(Tonight, as the sun sets, you can see the young and waxing moon low by the horizon to the west, with Mars slightly to the north and Venus high in the sky, near Aldebaran. All the crabapple and cherry trees in New York are starting to blossom.)
Dancers at Akasaka Space Capsule Disco
For a long time I planned to write a book about the people who danced at a particular disco in Akasaka, Tokyo – the Space Capsule Disco – in August in 1969. A future formed there, if only for a few nights; we can see it today the way we see the light from a long-dead star that once illuminated a different planet.
The disco was built in stainless steel, gleaming and mirror-finished, with chandeliers made of television tubes, each one turned to a different channel – and music, arrays of lights, reflections on reflections. Supersaturation of signals, the overload: Kurokawa, the architect, called it “a capsule for those who want to release what is pent up inside them.” Kurokawa was obsessed with capsules as an architectural form appropriate to networked life, environments as engineered as the Apollo module for travel into different kinds of experience. Home capsules were places for shelter from information as from solar winds and cosmic rays: pared down, gently empty, a triage environment for damaged subjectivity. Kurokawa made capsules that felt like the conning tower of a submarine; he made a capsule that meticulously recreated a Kobori Enshu tea room inside a factory-assembled frame; he made a capsule lined with fur like Barbarella’s spaceship. He was there, dancing in his own club, this high-pressure chamber for media overload.

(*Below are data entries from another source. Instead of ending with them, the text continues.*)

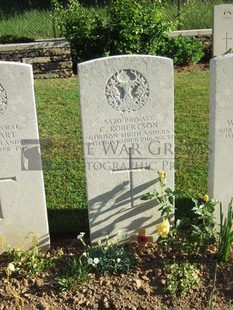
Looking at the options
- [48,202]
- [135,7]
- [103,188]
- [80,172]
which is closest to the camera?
[103,188]

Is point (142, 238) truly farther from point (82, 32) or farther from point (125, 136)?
point (82, 32)

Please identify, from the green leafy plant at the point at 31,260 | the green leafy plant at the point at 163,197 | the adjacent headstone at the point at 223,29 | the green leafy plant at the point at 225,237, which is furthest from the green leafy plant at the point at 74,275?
the adjacent headstone at the point at 223,29

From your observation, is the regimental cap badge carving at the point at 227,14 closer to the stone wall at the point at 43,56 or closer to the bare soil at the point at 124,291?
the stone wall at the point at 43,56

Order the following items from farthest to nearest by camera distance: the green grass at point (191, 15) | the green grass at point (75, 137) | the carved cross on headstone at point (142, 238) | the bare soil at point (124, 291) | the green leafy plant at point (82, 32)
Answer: the green grass at point (191, 15) → the green leafy plant at point (82, 32) → the green grass at point (75, 137) → the carved cross on headstone at point (142, 238) → the bare soil at point (124, 291)

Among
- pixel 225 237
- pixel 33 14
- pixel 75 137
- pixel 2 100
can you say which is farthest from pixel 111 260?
pixel 33 14

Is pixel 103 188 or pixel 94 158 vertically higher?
pixel 94 158

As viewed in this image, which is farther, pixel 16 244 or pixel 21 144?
pixel 16 244

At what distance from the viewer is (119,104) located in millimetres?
3359

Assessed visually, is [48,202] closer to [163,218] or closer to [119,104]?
[163,218]

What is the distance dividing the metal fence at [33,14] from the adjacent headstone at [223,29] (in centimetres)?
104

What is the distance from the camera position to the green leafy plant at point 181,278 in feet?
10.7

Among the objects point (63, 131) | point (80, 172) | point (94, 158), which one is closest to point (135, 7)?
point (63, 131)

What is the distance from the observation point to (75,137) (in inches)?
238

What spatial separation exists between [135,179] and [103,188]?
10.8 inches
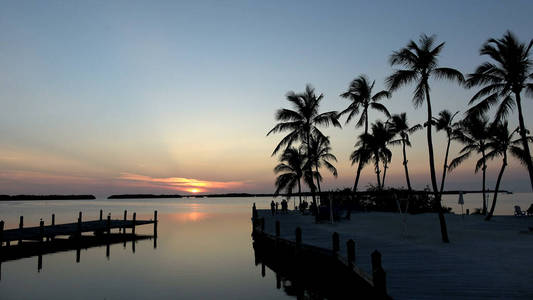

(I suspect the best sense we can have now of how it felt then is the opening five or six minutes of Film for the Damaged Right Eye – which still feels intensely new to me, this 1968 movie by Toshio Matsumoto, another dancer at the Space Capsule Disco.)
(On the side, Kurokawa ran a company with some friends – Film Art, est. 1968 – which existed solely to import Godard movies into Japan. He wanted all his buildings to have dynamite pre-installed, wired to a clock with 30 years to go: everything is going to change, even the buildings are temporary.)
So many people were in that club, that August, that year. One of them was Yukio Mishima, a friend of Kurokawa’s. Mishima, of the ice-cold, limpid prose and bloody, melodramatic temper. He could only seem to live at the highest possible tension: a nationalist conservative, celebrating the ultra-right values of bushido, while dancing in psychedelic clubs, cruising the drag bars of Shinjuku, writing anatomies of alienation and morbid eroticism. “Beauty,” he wrote, “is something that burns the hand when you touch it.” Sending out party invitations on Tiffany stationery and modeling (flowers, bondage, swords) for Eikoh Hosoe while assembling a private army to stage a coup d’état. Within a year of dancing in the Space Capsule Disco, he will be decapitated in ritual suicide in the commandant’s office of the Japan Self-Defense Forces after trying to launch a military revolt.
He wrote something in one of his early novels – Thirst for Love, 1950 – that is, as was his way, at once true to life and almost unbearably cruel. It goes like this: “When a captive lion steps out of his cage, he comes into a wider world than the lion who has known only the wilds. While he was in captivity, there were only two worlds for him – the world of the cage, and the world outside the cage. Now he is free. He roars. He attacks people. He eats them. Yet he is not satisfied, for there is no third world that is neither the world of the cage nor the world outside the cage.”